Task to carry out:
In the records below, can you convert the lines from the one containing "Of the things listed as" through the one containing "which is farthest from latex", inclusive, into a JSON list of strings with one string per line and blank lines omitted?

:: Records to process

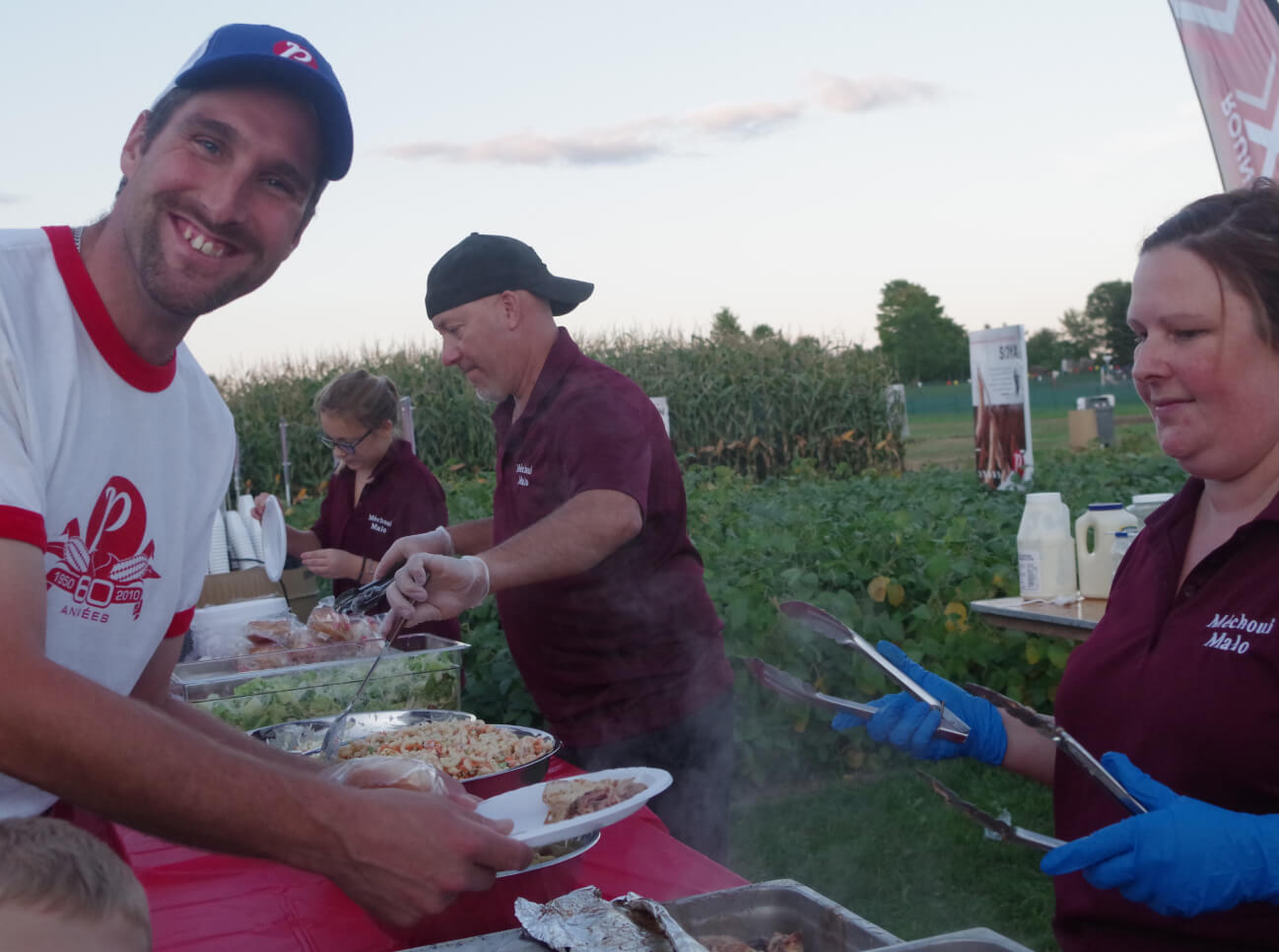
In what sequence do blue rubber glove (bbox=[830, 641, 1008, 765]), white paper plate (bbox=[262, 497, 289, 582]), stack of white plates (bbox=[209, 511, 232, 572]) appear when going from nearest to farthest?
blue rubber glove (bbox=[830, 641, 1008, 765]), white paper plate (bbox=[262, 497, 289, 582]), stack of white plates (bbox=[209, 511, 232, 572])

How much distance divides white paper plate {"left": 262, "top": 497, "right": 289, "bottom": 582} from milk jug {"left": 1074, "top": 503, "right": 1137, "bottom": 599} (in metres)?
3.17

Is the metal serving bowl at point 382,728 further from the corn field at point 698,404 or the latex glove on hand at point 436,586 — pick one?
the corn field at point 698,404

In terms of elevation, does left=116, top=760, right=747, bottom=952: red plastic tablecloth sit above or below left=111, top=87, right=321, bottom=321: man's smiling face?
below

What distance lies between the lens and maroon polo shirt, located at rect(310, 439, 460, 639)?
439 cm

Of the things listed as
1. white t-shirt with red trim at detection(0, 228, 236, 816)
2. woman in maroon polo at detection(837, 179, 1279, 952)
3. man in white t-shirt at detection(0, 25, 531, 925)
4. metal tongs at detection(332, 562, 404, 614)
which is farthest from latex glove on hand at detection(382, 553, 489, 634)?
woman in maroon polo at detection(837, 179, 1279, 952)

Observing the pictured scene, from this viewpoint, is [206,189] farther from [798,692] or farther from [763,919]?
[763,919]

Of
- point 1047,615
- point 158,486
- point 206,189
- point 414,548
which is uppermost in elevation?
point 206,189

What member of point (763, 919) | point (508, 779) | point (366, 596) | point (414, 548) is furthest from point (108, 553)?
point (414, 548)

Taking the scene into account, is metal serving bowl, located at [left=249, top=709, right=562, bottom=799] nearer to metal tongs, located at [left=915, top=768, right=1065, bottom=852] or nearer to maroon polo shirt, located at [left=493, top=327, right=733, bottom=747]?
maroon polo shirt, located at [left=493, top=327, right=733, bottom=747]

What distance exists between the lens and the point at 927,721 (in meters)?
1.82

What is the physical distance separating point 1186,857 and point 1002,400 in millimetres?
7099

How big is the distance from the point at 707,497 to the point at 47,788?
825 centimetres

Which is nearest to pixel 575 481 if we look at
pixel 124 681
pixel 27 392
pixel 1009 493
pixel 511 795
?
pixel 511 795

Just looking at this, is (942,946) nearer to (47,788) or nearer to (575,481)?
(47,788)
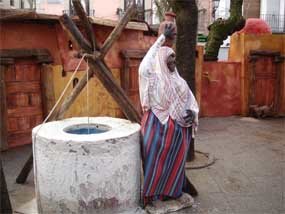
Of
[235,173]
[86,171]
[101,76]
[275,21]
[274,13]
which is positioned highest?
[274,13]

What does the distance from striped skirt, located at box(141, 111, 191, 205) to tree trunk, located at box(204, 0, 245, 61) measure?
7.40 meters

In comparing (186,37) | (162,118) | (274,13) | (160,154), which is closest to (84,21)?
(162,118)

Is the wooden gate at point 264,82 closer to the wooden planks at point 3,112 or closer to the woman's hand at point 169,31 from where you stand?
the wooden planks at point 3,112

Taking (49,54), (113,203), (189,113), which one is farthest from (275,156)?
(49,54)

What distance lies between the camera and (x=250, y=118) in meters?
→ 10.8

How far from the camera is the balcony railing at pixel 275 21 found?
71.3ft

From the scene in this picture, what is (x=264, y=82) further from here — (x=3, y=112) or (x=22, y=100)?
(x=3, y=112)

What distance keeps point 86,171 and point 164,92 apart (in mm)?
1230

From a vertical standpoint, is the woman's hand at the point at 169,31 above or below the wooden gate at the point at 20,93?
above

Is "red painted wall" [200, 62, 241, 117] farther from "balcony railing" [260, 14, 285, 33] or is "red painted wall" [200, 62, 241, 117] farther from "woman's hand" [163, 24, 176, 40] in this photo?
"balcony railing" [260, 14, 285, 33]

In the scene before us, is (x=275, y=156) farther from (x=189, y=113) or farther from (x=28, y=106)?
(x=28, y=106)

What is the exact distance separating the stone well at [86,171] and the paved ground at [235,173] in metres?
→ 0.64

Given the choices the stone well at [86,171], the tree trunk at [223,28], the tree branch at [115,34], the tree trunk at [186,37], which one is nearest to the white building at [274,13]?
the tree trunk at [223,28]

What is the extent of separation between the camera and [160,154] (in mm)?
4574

::::
:: Records to process

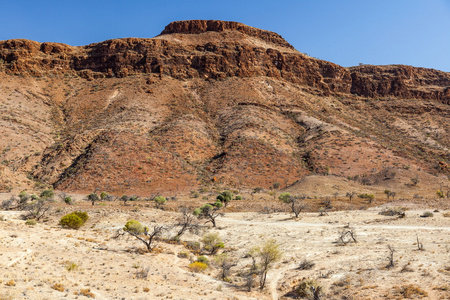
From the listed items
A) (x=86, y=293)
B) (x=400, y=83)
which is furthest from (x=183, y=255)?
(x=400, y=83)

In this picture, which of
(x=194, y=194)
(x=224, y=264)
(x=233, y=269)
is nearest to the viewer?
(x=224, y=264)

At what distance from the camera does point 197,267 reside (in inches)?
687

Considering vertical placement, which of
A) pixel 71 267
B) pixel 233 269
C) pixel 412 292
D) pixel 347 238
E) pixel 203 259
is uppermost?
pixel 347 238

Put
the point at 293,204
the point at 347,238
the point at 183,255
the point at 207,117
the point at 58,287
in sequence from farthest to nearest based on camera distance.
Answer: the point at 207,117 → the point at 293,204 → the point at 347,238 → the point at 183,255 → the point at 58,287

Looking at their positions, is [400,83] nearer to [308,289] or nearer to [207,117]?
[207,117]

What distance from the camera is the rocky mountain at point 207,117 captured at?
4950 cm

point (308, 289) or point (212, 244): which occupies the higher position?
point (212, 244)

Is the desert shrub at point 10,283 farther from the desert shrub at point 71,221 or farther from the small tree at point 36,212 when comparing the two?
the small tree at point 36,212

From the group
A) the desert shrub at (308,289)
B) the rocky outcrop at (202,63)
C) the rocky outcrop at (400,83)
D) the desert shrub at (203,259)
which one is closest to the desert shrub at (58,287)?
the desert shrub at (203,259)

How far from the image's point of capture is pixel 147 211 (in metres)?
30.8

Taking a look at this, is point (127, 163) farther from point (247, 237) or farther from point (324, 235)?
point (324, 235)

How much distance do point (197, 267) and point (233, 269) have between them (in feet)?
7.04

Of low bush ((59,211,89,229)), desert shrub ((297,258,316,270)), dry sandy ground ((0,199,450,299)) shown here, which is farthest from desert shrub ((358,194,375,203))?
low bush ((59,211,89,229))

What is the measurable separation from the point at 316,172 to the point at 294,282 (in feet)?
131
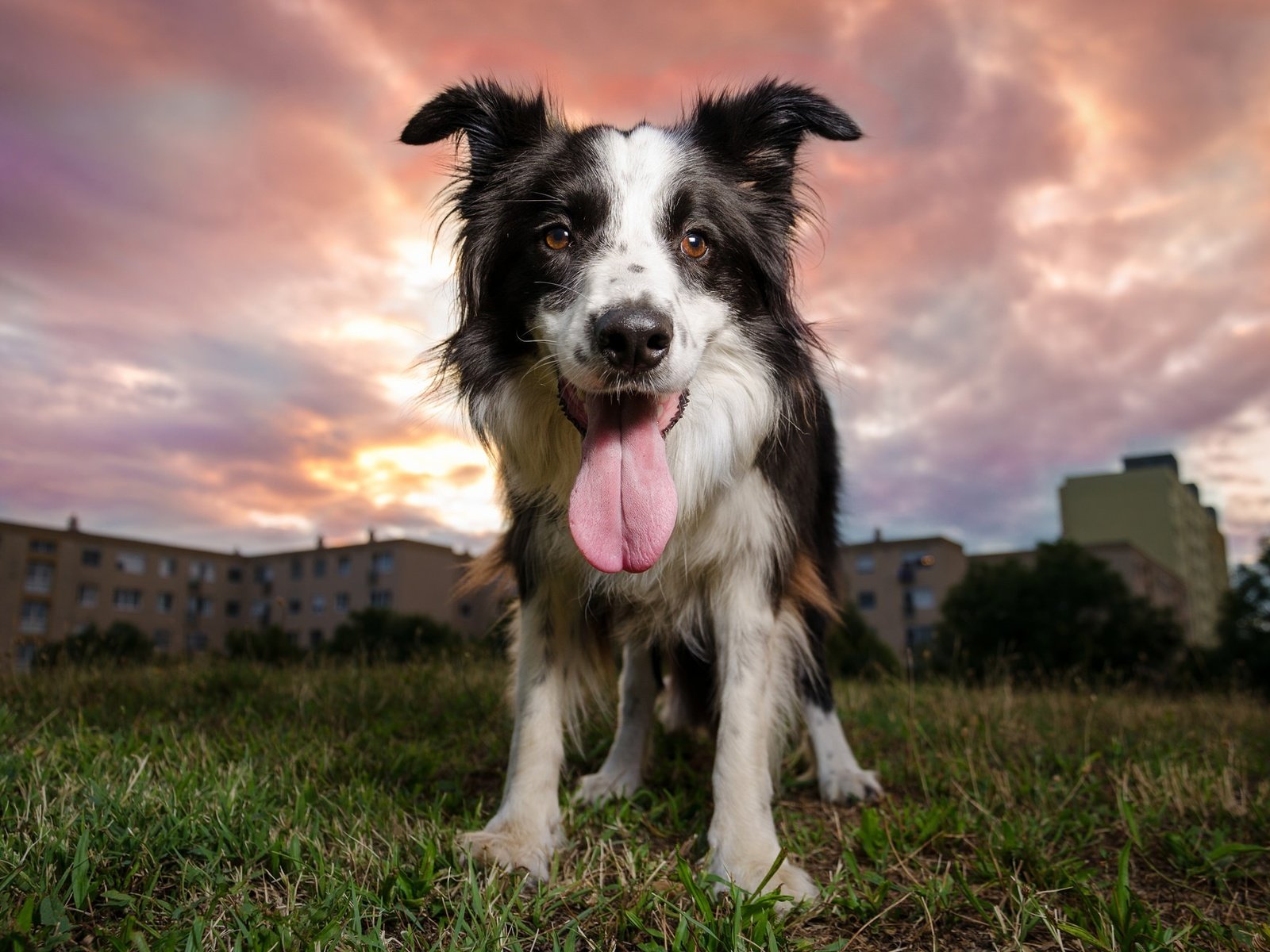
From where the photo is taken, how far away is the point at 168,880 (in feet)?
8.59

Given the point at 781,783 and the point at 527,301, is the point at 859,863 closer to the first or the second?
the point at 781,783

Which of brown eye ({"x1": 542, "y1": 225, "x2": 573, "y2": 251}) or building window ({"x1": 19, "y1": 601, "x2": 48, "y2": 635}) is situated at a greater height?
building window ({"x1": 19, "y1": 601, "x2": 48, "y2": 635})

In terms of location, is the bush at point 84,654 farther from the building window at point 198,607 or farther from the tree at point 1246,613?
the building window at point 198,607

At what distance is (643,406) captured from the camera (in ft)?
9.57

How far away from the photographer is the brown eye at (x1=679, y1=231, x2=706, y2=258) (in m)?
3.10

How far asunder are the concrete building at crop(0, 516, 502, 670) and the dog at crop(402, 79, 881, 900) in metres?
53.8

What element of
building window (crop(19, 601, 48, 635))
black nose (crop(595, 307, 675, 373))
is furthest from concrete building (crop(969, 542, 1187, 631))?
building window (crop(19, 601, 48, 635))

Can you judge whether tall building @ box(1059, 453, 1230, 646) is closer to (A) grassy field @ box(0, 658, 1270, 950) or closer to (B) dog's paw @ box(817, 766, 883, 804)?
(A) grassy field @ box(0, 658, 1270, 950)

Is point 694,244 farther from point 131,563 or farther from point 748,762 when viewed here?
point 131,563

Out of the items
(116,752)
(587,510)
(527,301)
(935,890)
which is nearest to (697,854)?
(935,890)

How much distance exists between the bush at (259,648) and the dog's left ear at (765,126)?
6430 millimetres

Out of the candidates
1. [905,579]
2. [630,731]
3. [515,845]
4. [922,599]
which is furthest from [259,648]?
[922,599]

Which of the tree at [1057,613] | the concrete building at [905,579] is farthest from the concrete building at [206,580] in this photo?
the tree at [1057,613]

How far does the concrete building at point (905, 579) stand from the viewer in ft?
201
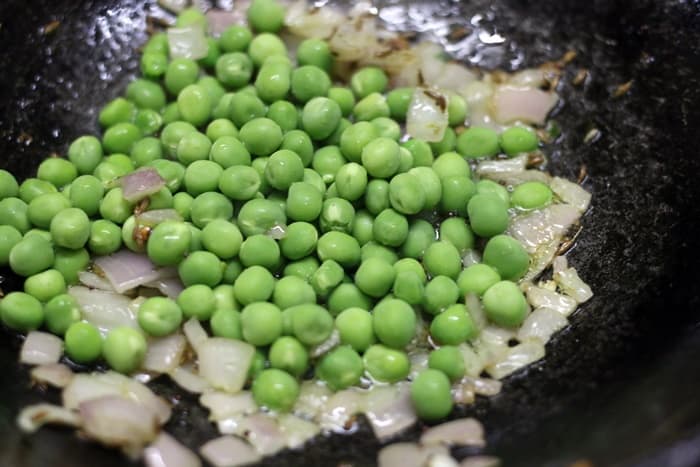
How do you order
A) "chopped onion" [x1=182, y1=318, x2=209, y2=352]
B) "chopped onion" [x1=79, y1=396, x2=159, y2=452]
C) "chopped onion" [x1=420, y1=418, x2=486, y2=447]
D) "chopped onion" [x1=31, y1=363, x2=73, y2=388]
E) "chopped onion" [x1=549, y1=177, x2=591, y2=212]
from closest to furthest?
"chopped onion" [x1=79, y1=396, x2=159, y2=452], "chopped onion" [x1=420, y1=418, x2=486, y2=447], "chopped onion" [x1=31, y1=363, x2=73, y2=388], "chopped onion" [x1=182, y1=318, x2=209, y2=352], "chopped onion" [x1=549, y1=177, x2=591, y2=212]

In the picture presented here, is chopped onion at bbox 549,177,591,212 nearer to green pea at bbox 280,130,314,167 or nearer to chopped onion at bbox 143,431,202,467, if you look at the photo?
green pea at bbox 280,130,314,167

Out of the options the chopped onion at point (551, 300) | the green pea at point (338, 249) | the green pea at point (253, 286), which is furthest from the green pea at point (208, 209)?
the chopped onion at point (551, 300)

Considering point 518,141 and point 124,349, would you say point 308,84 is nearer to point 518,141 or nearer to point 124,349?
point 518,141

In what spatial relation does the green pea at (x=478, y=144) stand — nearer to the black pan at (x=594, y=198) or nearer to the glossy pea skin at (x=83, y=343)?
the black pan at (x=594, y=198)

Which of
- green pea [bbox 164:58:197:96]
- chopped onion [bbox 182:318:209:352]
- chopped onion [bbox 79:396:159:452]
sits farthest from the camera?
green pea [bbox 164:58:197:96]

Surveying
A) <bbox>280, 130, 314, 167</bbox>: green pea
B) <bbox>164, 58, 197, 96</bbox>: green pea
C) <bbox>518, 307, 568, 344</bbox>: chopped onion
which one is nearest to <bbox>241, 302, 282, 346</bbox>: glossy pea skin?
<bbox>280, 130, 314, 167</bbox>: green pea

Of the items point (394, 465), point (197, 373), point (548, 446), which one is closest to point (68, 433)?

::::
:: Records to process

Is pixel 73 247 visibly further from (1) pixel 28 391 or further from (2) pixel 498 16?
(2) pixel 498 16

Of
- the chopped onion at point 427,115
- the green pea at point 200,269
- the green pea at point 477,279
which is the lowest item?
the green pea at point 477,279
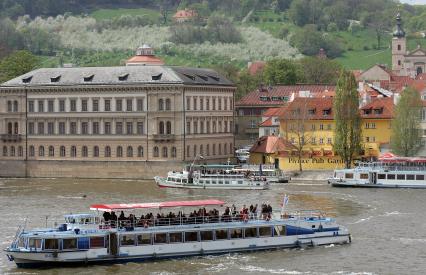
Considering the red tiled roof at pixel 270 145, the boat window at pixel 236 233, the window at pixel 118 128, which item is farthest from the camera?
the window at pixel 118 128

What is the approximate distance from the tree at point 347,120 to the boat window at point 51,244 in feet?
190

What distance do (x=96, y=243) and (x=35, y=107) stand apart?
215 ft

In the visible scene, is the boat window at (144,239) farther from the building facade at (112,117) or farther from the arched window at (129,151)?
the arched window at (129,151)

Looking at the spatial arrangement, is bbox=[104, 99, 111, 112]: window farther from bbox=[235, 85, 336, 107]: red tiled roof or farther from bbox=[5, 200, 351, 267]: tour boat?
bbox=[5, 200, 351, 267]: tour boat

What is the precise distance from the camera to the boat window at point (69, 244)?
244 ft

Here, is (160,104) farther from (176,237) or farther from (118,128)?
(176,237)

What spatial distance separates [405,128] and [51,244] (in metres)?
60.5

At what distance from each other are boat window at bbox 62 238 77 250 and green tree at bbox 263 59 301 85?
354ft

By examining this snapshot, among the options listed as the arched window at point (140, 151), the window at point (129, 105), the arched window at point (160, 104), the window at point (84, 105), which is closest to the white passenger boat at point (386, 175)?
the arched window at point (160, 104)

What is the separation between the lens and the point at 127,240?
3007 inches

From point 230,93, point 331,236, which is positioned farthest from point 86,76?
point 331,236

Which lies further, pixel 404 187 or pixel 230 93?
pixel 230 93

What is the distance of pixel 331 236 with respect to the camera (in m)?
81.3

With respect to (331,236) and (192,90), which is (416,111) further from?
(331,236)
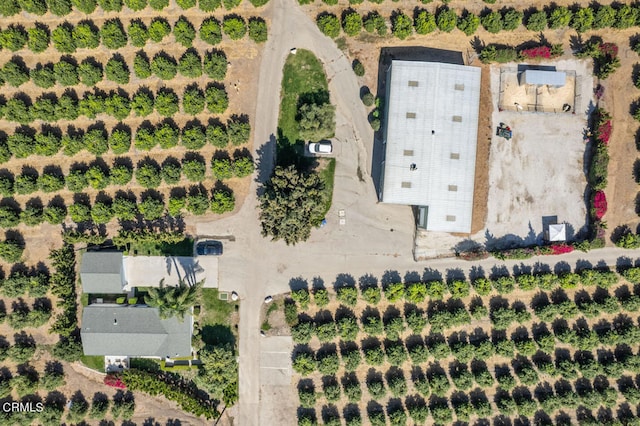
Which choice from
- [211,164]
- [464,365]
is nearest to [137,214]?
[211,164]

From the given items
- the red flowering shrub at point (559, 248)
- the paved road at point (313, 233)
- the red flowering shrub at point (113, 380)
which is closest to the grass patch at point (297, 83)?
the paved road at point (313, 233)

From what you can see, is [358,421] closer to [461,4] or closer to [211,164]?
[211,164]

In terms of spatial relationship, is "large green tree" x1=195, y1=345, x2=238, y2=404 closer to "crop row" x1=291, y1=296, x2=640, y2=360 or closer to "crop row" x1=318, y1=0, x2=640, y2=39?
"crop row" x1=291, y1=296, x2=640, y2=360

::::

Exercise solution:
[
  "Of the things listed as",
  "1. white t-shirt with red trim at detection(0, 228, 236, 816)",
  "2. woman in maroon polo at detection(837, 179, 1279, 952)",
  "3. man in white t-shirt at detection(0, 25, 531, 925)",
  "4. metal tongs at detection(332, 562, 404, 614)",
  "which is farthest from latex glove on hand at detection(382, 553, 489, 634)?"
]